I have not lost any high school friends (and their children) to cancer, etc., who also match the profile I mentioned above. The picture you’re attempting to paint is not reflected in the real life around me.
It’s been awhile since I have done any serious statistical work but this quote caught my eye:
It would be quite odd for the author of a study to claim to find some kind of association if in fact the data was not statistically significant. At best they would say something like “we may be on to something here, but more research is needed…” So I looked up the abstract of the article http://ehpnet1.niehs.nih.gov/docs/1999/suppl-6/847-851kawachi/abstract.html and this is what Kawachi says, “Although the point estimates of risk for cardiovascular disease exceeded 1.0 in five of six studies, none of the relative risks was statistically significant because of the small number of cardiovascular end points occurring in individual studies.” Alas I don’t know what he means by point estimates and the full article is only available to members.
Nevertheless this is what I see as being the main point of the abstract:
In other words Kawachi (1) accepts the studies that claim an association between health risks such as heart disease and ETS in the home, (2) doesn’t feel that similar studies in the workplace have been conclusive, but (3) can see no biological reason why the risks wouldn’t be the same.

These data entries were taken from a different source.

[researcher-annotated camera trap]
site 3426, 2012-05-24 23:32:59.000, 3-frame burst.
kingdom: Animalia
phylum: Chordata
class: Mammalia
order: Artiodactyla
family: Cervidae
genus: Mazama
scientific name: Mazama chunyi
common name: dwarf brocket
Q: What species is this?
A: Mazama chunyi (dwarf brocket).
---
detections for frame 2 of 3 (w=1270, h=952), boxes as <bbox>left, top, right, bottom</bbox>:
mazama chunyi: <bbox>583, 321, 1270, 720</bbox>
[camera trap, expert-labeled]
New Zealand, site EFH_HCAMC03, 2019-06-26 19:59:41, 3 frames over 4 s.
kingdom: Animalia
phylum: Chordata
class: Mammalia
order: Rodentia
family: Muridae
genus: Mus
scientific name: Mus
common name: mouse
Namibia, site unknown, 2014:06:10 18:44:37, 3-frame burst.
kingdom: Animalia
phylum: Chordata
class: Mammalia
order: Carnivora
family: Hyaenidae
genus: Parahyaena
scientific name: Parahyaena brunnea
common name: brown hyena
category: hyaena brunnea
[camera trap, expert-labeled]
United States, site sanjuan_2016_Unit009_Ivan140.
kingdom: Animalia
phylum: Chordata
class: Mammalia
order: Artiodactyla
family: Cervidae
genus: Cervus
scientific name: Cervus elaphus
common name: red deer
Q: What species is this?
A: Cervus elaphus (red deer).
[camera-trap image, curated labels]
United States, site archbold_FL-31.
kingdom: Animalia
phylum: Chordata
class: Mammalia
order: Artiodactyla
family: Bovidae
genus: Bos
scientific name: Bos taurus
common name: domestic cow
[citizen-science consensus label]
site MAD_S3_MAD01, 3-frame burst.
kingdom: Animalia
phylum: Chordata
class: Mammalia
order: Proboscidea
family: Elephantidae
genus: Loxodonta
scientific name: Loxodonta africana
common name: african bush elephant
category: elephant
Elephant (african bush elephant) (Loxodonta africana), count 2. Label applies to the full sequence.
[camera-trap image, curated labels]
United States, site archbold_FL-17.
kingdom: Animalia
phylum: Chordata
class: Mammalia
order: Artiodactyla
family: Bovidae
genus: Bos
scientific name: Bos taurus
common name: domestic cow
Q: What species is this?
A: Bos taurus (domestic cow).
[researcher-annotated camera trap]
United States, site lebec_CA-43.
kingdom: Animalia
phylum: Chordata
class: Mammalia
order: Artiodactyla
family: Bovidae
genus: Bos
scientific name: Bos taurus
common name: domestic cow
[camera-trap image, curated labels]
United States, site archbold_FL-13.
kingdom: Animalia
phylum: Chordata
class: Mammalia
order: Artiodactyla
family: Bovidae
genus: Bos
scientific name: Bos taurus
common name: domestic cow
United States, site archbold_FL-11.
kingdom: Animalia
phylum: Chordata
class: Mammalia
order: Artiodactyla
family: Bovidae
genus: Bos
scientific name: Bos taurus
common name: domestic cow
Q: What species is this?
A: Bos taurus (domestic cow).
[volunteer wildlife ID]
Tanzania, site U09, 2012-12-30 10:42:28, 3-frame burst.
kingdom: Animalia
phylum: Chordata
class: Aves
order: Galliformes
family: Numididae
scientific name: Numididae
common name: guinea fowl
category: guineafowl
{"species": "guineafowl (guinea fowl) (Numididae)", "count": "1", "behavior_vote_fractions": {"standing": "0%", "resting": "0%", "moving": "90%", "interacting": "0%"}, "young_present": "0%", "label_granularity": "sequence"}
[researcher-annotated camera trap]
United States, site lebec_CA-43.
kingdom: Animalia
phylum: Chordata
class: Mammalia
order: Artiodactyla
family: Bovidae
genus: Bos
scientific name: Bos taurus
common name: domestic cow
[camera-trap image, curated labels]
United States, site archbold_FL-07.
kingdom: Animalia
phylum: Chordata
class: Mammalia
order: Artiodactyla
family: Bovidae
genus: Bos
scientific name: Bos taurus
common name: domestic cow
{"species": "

That’s an interesting story and reminds me of what Tris told us once about how similar statistical data is gathered in his field. If he drops in, he can give the details, but I recall the gist of it being that much of what is reported is not entirely reliable because either the questions and/or response selections are vague or amphibolous, or else the person filling out the forms is in a hurry or otherwise distracted.
** Edlyn ** - You need to understand that what you are presenting here is anecdotal, and even the best anecdotes don’t make good science. This is not nit picking. This is a very important point. No one is claiming – at least no one *should *be claiming – that ETS will always cause health problems. That’s not how medical science works. Even if the studies were absolutely conclusive, the best that you could say from them is that ETS *increases the risks * of certain diseases. “Increased risks” does not mean that everyone exposed to ETS will suffer from disease X, only that they are more likely to suffer from disease X that those not exposed to ETS.
You may know all that already since you qualified your remarks with “If that is true by your facts alone…” Still is is such a common misperception of the scientific method I thought I’d better not let it slide by.
I don’t think second-hand smoke is child abuse per se, but if it’s part of an overall “I don’t give a damn” attitude, it is. No one has the right to expose my child to a dangerous substance, not even me. Anyone callous enough to disregard our wishes WRT smoking is no longer welcome to spend time with Aaron.
Airman and I both smoke. (And, FTR, I did quit during pregnancy.) We do NOT smoke around Aaron; there is a perfectly good front porch outside where we can go if we want to smoke. We also don’t allow other people to smoke around him. If you want to smoke, fine, but you’re not doing it around my kid.